**Available data**
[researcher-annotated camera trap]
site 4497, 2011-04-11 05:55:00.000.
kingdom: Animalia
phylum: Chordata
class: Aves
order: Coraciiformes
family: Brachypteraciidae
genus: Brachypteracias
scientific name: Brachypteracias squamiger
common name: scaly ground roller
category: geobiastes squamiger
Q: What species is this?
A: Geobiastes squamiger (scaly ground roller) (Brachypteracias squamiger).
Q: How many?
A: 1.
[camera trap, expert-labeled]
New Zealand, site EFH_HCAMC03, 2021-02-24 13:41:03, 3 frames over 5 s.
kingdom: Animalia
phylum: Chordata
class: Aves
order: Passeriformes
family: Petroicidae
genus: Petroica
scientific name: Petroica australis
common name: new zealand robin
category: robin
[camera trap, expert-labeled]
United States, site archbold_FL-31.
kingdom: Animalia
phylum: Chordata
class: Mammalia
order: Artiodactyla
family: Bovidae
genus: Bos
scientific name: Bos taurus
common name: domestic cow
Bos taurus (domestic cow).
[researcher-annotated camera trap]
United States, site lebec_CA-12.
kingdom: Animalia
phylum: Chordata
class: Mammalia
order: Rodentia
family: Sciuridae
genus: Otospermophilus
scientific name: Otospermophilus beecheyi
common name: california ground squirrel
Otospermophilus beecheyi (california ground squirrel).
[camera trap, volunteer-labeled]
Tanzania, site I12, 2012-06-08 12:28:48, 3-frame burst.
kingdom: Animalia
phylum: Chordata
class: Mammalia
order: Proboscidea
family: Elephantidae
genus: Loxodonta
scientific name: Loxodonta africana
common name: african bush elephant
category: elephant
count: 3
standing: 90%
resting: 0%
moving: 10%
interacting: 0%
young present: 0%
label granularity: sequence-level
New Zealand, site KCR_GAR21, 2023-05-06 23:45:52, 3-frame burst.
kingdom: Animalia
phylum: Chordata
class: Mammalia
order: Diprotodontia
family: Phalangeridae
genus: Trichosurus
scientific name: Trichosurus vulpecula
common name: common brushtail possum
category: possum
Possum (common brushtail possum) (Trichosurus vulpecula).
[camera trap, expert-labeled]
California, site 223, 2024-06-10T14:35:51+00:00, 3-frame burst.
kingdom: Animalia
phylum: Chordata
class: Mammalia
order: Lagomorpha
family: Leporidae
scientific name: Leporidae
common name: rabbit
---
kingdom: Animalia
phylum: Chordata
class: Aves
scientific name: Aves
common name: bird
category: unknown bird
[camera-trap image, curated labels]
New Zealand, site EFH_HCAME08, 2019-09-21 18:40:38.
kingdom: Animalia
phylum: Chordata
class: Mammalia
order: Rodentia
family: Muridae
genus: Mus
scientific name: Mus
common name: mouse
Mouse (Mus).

**Exercise goal**
Copy out each line carrying the string "site" from the data.

**Output for this exercise**
site 4497, 2011-04-11 05:55:00.000.
New Zealand, site EFH_HCAMC03, 2021-02-24 13:41:03, 3 frames over 5 s.
United States, site archbold_FL-31.
United States, site lebec_CA-12.
Tanzania, site I12, 2012-06-08 12:28:48, 3-frame burst.
New Zealand, site KCR_GAR21, 2023-05-06 23:45:52, 3-frame burst.
California, site 223, 2024-06-10T14:35:51+00:00, 3-frame burst.
New Zealand, site EFH_HCAME08, 2019-09-21 18:40:38.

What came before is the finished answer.